Investigators would later conclude that Bulger’s Winter Hill Gang—working with members of the Boston Mafia—ordered Wheeler’s murder to protect their lucrative jai alai racket. Hitman John Martorano would ultimately admit to pulling the trigger, acting on orders passed down from Bulger and his allies.

Why Jai Alai Was Worth Killing For

For Bulger, jai alai wasn’t about athleticism or tradition—it was about the perfect criminal enterprise:

  • Insular culture: Outsiders rarely understood the sport or its inner workings, making corruption hard to spot.

  • Complex betting: Multiple wager types meant more ways to manipulate outcomes discreetly.

  • Cash-driven economy: With little digital oversight in the early ’80s, illicit funds could move easily.

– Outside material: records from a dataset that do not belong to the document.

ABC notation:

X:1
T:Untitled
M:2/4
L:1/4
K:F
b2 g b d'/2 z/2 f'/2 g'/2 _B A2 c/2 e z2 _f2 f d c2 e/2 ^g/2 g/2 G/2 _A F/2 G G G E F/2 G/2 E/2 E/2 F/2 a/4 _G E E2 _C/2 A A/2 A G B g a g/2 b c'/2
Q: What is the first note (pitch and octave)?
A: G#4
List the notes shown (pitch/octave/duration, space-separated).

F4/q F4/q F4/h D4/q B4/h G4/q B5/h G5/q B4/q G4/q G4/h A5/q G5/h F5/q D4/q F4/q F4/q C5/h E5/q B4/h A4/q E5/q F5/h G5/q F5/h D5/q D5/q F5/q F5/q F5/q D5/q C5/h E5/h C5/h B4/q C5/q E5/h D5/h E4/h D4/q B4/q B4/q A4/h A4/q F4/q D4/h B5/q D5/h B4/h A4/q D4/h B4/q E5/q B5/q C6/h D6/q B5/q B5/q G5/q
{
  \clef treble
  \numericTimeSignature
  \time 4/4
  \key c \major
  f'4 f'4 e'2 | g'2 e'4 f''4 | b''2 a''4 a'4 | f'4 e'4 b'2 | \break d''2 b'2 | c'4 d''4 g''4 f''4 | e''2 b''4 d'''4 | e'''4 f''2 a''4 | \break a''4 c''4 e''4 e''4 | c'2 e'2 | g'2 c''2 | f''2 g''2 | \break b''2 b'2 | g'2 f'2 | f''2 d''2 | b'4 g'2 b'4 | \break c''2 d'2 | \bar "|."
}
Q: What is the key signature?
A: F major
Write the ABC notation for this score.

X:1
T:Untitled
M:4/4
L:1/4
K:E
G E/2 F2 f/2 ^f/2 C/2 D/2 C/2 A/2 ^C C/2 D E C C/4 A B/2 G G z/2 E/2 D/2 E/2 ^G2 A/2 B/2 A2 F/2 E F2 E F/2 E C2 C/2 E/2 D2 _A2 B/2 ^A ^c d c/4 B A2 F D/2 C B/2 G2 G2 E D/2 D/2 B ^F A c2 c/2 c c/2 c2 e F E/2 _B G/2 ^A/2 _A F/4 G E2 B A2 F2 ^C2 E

Wheeler’s crackdown threatened all of it. By removing him, the conspirators hoped to keep the gravy train running. But the killing drew far more law enforcement attention than they anticipated.

The Fallout

Wheeler’s murder became a cornerstone in building federal cases against Bulger’s network. Years later, long after Bulger had fled Boston in 1994, the killing would resurface during investigations into his wider empire of crime. While Bulger was never tried specifically for Wheeler’s murder, it remained a dark testament to how far he would go to protect his revenue streams.

Whitey Bulger’s interest in jai alai now reads less like an eccentric quirk and more like a calculated business move that spiraled into lethal violence. It’s a reminder that Bulger didn’t just dominate Boston’s underworld—he reached into industries and geographies where opportunity, greed, and intimidation could intersect.

In the end, jai alai was just another racket to him. But for Roger Wheeler, it was supposed to be a business venture. That difference in vision—and the threat Wheeler posed to Bulger’s profits—was enough to end one man’s life and cement another’s reputation as one of America’s most ruthless crime bosses.